Designing an Intuitive Interface for a custom GPT-driven Enterprise Data Analysis Solution to generate Insights
Figma / Oracle EPM / REST API

Project Snapshot
-
Designed an intuitive chat interface for a GPT-4-powered financial data analysis tool designed to integrate with multiple leading enterprise performance management tools.
-
Enabled real-time querying of Oracle EPM datasets via a conversational UI that allowed users to in effect "talk" to their data.
-
Designed a conceptual integration framework exploring how enterprise finance data could interface with GPT in a secure, context-aware way through REST API.
-
Recognized by the firm with an award for design contribution
Client/Firm
Deloitte
Role
UX Designer
Timeline
2 months
Team Size
~5
Development
As an EPM SME, I was also an integration developer on the initiative responsible for the integration architecture of the tool with the EPM platform. The integration architecture was built to support an end-to-end flow of conversational querying and AI-generated insights.
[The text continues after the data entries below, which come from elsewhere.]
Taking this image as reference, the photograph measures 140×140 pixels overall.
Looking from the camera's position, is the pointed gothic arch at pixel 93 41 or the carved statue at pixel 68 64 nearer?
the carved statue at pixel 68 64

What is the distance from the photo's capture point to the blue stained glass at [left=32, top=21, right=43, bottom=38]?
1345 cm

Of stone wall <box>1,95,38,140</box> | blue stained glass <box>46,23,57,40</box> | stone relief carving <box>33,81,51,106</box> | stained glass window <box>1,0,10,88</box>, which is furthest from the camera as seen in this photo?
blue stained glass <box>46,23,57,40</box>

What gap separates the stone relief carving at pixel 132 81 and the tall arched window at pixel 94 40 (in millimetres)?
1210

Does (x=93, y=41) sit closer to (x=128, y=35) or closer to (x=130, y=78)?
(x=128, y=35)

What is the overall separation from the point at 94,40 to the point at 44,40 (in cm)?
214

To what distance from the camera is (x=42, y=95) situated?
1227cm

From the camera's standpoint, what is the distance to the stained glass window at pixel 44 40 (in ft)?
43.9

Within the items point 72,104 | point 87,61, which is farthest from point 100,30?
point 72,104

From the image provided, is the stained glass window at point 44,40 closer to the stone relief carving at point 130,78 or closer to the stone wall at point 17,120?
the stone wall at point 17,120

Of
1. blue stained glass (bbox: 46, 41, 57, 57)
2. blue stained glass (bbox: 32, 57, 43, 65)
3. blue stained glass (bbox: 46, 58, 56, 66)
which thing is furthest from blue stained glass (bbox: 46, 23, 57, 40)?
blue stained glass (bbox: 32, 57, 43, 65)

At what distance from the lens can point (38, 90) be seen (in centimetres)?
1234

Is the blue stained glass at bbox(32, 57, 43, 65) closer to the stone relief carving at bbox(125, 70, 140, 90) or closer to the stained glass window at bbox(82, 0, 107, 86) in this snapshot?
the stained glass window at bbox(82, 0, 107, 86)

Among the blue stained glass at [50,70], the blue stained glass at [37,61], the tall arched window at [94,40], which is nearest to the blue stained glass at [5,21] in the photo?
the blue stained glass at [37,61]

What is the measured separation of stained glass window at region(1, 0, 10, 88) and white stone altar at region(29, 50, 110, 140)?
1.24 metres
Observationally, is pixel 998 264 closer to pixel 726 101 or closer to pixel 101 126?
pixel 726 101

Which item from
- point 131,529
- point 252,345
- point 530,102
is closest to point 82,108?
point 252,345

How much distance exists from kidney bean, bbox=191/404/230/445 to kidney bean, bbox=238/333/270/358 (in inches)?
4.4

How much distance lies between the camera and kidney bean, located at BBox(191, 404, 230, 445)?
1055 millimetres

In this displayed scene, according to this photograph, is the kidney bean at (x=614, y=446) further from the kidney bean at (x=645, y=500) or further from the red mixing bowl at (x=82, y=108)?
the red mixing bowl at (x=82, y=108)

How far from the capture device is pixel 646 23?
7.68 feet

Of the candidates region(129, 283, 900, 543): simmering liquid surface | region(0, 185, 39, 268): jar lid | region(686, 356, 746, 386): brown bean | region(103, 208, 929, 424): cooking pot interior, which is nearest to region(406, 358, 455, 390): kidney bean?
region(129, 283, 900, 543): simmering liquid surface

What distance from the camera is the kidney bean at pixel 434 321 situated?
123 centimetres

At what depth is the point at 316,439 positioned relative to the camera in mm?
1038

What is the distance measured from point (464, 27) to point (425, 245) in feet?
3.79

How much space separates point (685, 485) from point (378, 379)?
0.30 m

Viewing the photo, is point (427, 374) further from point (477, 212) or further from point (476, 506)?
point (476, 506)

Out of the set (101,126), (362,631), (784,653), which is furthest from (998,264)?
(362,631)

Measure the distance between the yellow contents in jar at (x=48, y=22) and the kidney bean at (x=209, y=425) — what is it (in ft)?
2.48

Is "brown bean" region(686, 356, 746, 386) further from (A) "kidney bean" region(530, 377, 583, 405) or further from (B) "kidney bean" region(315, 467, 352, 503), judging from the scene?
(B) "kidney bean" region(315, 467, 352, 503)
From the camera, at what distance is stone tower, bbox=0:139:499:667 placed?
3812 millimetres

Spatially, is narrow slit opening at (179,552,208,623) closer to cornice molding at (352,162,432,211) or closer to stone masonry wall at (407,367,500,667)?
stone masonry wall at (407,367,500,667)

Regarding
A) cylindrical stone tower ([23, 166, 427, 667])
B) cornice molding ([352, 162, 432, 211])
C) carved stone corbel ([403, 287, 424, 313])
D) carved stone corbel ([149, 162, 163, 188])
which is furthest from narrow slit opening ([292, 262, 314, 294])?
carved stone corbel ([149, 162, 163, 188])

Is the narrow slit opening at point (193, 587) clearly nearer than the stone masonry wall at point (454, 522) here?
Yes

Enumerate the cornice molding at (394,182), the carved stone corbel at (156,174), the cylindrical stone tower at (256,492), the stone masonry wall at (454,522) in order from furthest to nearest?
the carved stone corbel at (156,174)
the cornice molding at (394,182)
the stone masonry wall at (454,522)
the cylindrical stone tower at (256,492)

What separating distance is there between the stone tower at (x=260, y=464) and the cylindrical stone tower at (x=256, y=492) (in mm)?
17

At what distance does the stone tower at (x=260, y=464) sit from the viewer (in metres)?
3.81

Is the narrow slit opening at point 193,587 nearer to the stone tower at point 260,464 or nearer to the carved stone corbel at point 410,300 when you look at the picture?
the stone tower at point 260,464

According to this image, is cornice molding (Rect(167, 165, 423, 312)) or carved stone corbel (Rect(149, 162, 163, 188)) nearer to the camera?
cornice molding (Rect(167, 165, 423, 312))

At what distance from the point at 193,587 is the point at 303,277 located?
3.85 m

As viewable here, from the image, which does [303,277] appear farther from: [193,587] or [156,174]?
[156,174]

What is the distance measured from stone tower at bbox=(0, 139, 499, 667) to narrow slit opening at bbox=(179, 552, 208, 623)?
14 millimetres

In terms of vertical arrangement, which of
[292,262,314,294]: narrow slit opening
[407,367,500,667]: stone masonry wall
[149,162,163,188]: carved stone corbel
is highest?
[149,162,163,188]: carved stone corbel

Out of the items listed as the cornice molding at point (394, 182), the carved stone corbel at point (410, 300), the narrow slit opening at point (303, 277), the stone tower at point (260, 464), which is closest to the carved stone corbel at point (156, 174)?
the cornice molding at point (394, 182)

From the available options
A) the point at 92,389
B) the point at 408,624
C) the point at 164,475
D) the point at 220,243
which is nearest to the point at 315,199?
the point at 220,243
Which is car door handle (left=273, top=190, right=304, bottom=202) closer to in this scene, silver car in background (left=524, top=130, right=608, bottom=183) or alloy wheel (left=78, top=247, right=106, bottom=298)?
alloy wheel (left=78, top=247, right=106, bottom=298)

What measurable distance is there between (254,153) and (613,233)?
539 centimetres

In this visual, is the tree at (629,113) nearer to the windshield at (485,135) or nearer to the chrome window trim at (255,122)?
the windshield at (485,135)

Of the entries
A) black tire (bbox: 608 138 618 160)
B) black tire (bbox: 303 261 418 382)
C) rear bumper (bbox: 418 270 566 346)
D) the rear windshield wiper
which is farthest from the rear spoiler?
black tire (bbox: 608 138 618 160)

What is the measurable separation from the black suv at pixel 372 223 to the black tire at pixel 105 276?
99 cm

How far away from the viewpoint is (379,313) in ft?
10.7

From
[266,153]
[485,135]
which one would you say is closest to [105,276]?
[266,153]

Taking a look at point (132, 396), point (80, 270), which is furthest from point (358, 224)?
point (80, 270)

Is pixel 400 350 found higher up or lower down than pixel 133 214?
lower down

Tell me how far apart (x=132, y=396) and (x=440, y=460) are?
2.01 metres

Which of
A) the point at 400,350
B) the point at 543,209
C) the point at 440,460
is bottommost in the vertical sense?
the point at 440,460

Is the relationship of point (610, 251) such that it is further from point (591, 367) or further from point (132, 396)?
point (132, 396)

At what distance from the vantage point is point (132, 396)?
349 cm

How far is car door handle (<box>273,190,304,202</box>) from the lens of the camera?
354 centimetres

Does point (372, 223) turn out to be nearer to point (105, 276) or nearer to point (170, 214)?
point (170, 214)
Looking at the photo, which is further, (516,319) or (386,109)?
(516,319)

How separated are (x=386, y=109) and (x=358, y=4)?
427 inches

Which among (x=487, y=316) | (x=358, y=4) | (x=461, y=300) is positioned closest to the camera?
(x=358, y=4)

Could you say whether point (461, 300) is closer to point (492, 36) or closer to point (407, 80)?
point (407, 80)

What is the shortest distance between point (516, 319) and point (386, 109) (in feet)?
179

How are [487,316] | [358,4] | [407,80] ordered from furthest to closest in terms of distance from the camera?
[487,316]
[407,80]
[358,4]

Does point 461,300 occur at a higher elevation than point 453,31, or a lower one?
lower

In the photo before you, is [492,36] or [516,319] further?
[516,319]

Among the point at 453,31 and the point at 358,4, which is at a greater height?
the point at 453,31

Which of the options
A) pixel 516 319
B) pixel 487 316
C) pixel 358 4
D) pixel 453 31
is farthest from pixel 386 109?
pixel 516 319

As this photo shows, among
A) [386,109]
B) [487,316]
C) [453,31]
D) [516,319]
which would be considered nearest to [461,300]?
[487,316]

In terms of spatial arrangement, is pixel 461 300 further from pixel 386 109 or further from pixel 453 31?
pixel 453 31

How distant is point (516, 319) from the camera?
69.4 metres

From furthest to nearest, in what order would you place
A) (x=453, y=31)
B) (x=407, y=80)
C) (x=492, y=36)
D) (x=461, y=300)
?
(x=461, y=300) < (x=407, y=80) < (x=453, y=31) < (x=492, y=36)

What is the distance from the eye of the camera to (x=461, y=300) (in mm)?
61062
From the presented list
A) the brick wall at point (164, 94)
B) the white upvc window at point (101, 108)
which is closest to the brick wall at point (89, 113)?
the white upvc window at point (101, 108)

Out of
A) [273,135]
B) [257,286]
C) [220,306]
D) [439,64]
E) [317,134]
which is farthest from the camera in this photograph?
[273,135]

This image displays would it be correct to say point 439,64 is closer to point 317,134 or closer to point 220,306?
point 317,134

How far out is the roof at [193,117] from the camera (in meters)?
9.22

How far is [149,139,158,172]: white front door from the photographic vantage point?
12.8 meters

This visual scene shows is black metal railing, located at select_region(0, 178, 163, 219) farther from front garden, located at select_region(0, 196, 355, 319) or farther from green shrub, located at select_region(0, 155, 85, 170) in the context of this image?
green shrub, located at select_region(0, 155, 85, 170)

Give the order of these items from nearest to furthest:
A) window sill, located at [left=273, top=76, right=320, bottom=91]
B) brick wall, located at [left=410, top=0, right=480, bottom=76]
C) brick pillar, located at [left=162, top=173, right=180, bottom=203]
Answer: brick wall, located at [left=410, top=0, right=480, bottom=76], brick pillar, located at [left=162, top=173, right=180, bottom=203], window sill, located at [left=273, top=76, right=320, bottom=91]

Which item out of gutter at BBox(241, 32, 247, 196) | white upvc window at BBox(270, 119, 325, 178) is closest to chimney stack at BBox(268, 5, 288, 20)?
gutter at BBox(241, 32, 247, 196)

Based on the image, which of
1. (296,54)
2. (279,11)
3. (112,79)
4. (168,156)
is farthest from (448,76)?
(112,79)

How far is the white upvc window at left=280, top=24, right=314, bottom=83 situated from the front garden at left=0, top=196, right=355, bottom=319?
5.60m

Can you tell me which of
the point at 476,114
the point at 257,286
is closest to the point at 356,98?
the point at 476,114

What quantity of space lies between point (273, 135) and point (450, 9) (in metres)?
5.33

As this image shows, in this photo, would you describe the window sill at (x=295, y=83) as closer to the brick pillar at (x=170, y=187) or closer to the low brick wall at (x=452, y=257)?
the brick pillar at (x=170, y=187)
The system was designed to identify relevant data points in response to prompts, enabling contextual querying through AI.
This development approach prioritized a balance between speed and adaptability, making it possible to rapidly test a usable AI interface while laying the groundwork for further capabilities. Validating the solution with stakeholders through workshop sessions helped us better align to their expectations while creating an MVP that was ready to iterate upon in upcoming iterations of the product and identify scope for future features and development.